There will be a cattle drive in downtown Wichita tonight as part of the Sundown Parade at Riverfest. Los Angeles-based artist Wayne White has created lively steers, cowboys and other familiar characters from Wichita’s history. KMUW’s Sean Sandefur got to see the artist at work…

Artist Wayne White walks through a sea of cardboard at Harvester Arts in Wichita's Old Town neighborhood. Some of the cardboard is assembled into stylized cartoon creatures; some of it is discarded on the floor, with jagged angles and dusty footprints.  

A dozen or so masks made to resemble cows and steers will be showcased in Friday's Sundown Parade.

Credit Sean Sandefur

“They’re part of a tableau I’m doing for the parade of a cattle drive,” White says.

White himself doesn’t look far off from a farm. He wears a navy blue jumpsuit and a maroon trucker’s hat. His pale blue eyes pierce through a face half-covered in a bushy, salt-and-pepper beard.
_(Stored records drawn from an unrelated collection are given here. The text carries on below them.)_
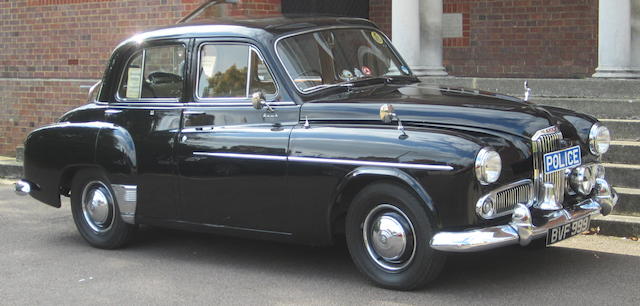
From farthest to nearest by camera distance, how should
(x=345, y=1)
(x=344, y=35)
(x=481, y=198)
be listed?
(x=345, y=1)
(x=344, y=35)
(x=481, y=198)

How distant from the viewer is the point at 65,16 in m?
13.4

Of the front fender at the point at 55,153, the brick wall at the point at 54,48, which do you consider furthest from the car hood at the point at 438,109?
the brick wall at the point at 54,48

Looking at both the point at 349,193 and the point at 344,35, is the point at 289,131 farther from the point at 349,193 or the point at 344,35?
the point at 344,35

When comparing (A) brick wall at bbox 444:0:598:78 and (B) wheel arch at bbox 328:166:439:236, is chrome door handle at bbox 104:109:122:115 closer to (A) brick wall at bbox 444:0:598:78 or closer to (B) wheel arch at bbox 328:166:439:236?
(B) wheel arch at bbox 328:166:439:236

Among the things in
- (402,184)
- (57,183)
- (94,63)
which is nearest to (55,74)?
(94,63)

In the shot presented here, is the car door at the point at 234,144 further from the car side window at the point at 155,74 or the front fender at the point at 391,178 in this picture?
the front fender at the point at 391,178

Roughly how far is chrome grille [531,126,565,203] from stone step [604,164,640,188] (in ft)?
7.81

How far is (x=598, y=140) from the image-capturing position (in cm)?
606

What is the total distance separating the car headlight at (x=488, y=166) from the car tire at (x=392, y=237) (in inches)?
16.3

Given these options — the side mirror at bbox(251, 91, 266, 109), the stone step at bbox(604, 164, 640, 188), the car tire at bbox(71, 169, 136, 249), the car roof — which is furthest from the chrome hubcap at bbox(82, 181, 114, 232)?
the stone step at bbox(604, 164, 640, 188)

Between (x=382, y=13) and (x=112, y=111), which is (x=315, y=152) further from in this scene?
(x=382, y=13)

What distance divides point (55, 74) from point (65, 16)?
93cm

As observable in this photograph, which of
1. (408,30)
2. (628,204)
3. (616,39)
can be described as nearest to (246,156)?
(628,204)

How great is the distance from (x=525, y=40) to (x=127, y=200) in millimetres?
7745
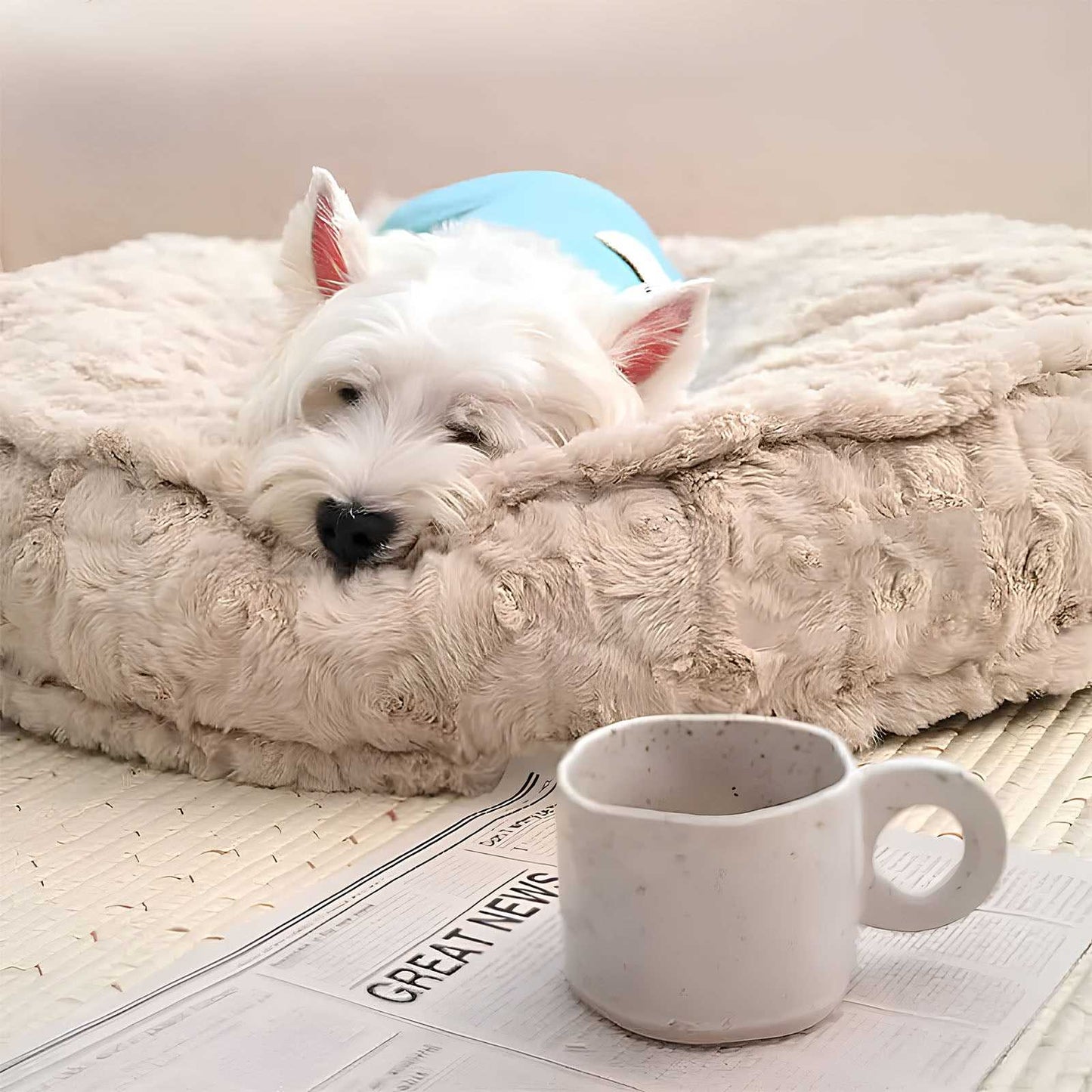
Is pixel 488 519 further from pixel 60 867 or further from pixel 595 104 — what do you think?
pixel 595 104

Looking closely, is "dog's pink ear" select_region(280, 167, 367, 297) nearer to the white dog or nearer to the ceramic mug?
the white dog

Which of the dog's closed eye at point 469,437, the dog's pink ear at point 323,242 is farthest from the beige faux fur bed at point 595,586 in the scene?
the dog's pink ear at point 323,242

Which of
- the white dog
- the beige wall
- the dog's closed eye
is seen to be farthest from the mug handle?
the beige wall

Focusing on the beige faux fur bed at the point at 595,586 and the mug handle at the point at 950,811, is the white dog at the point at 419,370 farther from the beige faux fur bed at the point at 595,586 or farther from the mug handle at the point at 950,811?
the mug handle at the point at 950,811

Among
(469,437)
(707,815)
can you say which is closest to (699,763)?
(707,815)

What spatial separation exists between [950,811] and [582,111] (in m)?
1.89

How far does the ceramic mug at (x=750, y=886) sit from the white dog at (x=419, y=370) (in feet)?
1.43

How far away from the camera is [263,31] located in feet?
6.72

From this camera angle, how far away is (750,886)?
1.73 feet

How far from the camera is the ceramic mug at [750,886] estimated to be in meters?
0.53

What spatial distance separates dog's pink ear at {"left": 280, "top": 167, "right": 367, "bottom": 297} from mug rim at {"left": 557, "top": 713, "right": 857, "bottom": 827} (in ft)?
2.50

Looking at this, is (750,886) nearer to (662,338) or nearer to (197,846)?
(197,846)

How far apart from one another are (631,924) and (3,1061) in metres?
0.31

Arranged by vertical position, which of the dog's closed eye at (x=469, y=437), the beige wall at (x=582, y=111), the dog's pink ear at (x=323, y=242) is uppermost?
the beige wall at (x=582, y=111)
Also in the parade will be a larger-than-life Carrie Nation “chasing a whiskey bottle,” White says, though her puppet version hasn’t quite taken shape yet. The pioneer prohibitionist is just a big black dress with a surly-looking face on the floor beside it.

To find inspiration for these puppets, White looked to Wichita’s history.

“I love cowboys,” he says. “The story of Carrie Nation is irresistibly comic and perfect for puppet hijinks. I sort of went with the obvious things, just because I wanted to. I could've gone more political or idiosyncratic, but I went with the big topics. Everybody loves them, and I do too.”

White is Riverfest’s first artist in residence. His 10-day work-stay is sponsored by Wichita State University, Wichita Festivals and Harvester Arts, a nonprofit that provides gallery and studio space for local artists.

Credit Sean Sandefur

White is collaborating with many of these local artists to create the cardboard puppets like Carrie Nation.

Cardboard is a "great, cheap material," White says of the medium.

“It’s not the most permanent stuff in the world," he says, "but I have a lot of tricks and techniques that I can use to make it look like a million bucks.”

White wears his humor on his sleeve. With the kind of work he does, a boisterous inner child is needed. But there’s a mad genius also in there somewhere. Now pushing 60, White became well known in the late 1980's for the puppets and sets he created for the "children’s" TV show “Pee-Wee’s Playhouse.” He even voiced a Beatnik singer named Dirty Dog.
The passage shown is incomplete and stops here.